By Stacy M. Brown, NNPA Newswire Senior National Correspondent
@StacyBrownMedia
President Joe Biden will unveil a massive $1.8 trillion federal investment plan that directly supports education, childcare, and paid family leave.
The President’s first address to Congress on Wednesday, April 28, comes one month after the administration proposed a nearly $2 trillion infrastructure plan geared toward helping America recover from the pandemic.
To raise the money for his latest proposal, President Biden plans to raise taxes on the wealthy.
“These are generational investments in our future, in the future of our families, and the future of our kids,” a senior administration official said during a call on Tuesday.
Dubbed “The American Family Plan” the proposal invests in children and families, helping families cover the expenses with which many currently struggle.
It aims to lower health insurance premiums, cut child poverty, and produce a more significant, more productive, and healthier workforce in the future.
The American Family Plan will add at least four years of free education for every student and make transformational investments from early childhood to higher education so that all children and young people can learn and grow and gain the skills they need, the senior administration official stated.
Specifically, the plan would provide high-quality universal preschool to all 3- and 4-year-olds, two years of free community college to all Americans, and up to $1,400 in additional assistance to low-income students by expanding the maximum Pell Grant.
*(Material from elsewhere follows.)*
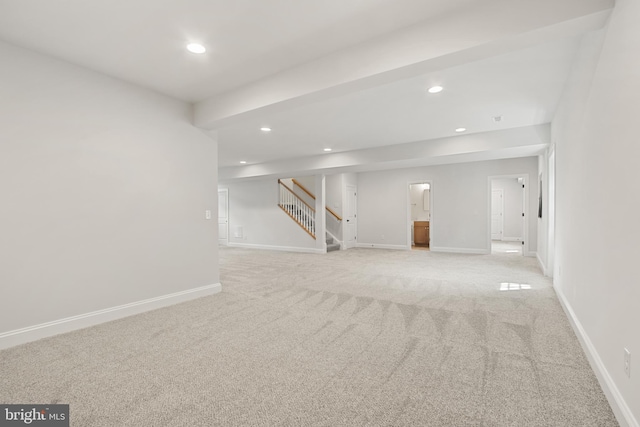 basement with baseboards, stairway, and recessed lighting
It will invest in making college more affordable for low-income students and students at Historically Black Colleges and Universities, Tribal Colleges and Universities, and other Minority-Serving Institutions.
Under the plan, those institutions would receive grants to create or expand educational programs in high-demand fields.
“The plan will also invest in our teachers, improving teacher training and support so that our schools become engines of growth at every level,” the administration said
“It will address teacher shortages, which have only gotten more critical in the context of the pandemic. It’ll improve teacher preparation and strengthen pipelines for teachers of color.”
The officials continued:
“It will help teachers earn credentials in high-demand areas like special ed, bilingual education, and certifications that improve teacher performance. And it will support programs that leverage teachers as leaders, such as high-quality mentorship programs for new teachers and teachers of color.”
Further, the plan will invest in the childcare workforce, funding childcare providers and their workers, ensuring a $15 minimum wage are in effect for early childhood staff, along with improved training.
The American Families Plan also tackles the nutritional needs of children by expanding the summer benefits to all eligible children nationwide.
That includes children who have free and reduced school lunches and breakfasts during the school year – and expanding that meal program to the summer on an ongoing basis.
According to the administration, this would reach an estimated 9.3 million children.
The plan would extend key tax cuts in the American Rescue Plan that benefit lower- and middle-income workers and families.
And these include extending the Affordable Care Act tax credits permanently to lower health insurance premiums and extend Child Tax Credit increases in the American Rescue Plan through 2025, making it fully refundable.